= QUESTIONS TO ANSWER =
• 1. According to the passage on container hosts, which container runtime is the default for every container engine it mentions?
• 2. Extend the passage on container hosts, starting after its last sentence.

= PASSAGE =

=-=-=

Hosts

Container Hosts

To understand the Container Host, we must analyze the layers that work together to create a container. They include:
   

Container Engine

A container engine can loosely be described as any tool which provides an API or CLI for building or running containers. This started with Docker, but also includes Podman, Buildah, rkt, and CRI-O. A container engine accepts user inputs, pulls container images, creates some metadata describing how to run the container, then passes this information to a container Runtime.
 

Container Runtime

A container runtime is a small tool that expects to be handed two things - a directory often called a root filesystem (or "rootfs"), and some metadata called config.json (or spec file). The most common runtime runc is the default for every container engine mentioned above. However, there are many innovative runtimes including katacontainers, gvisor, crun, and railcar.

=-=-=

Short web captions
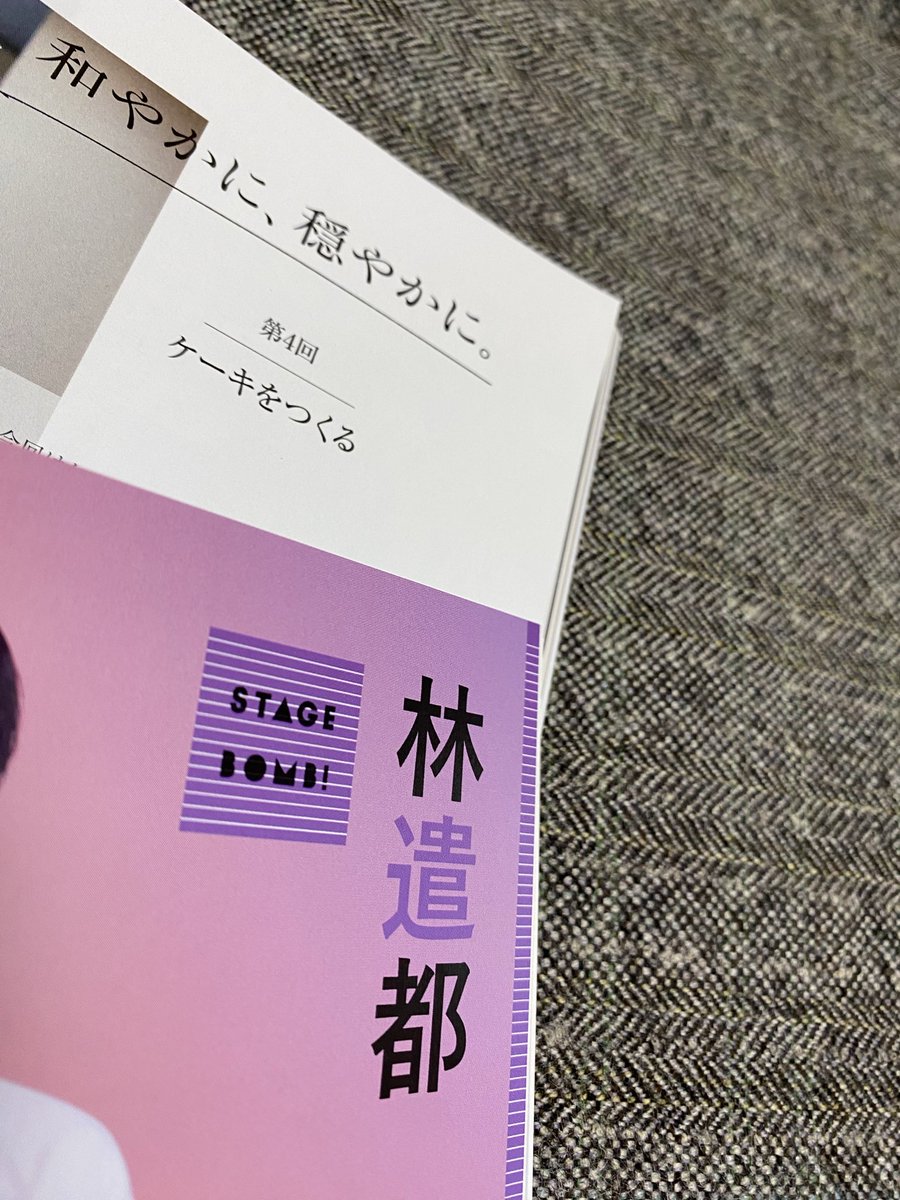 idkliorPLiBESWI's tweet photo. いい❗️

水平線をのぞむピンクホワイトknt氏も
はっちゃけた笑顔のデニムknt氏も

インタビューの内容から公私の充実ぶりも伺えて

ますます『春、君と逢えたら』が楽しみになりました

さあ、あと一週間 https://t.co/aQbE0z5OfJ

=-=-=

= RESULTS IN ORDER =
• 1. runc

• 2.
Linux Kernel

The kernel is responsible for the last mile of container creation, as well as resource management during its running lifecycle. The container runtime talks to the kernel to create the new container with a special kernel function called clone(). The runtime also handles talking to the kernel to configure things like cgroups, SELinux, and SECCOMP (more on these later). The combination of kernel technologies invoked are defined by the container runtime, but there are very recent efforts to standardize this in the kernel.
 
Image
Simple Container Engine

 

Containers are just regular Linux processes that were started as child processes of a container runtime instead of by a user running commands in a shell. All Linux processes live side by side, whether they are daemons, batch jobs or user commands - the container engine, container runtime, and containers (child processes of the container runtime) are no different. All of these processes make requests to the Linux kernel for protected resources like memory, RAM, TCP sockets, etc.
 
Execute a few commands with podman (which will inspect the running container from the previous step) and notice the process IDs, and namespace IDs. Containers are just regular processes:
 
podman ps -ls

podman top -l huser user hpid pid %C etime tty time args

ps -ef | grep 3306

We will explore this deeper in later labs but, for now, commit this to memory, containers are simply Linux ...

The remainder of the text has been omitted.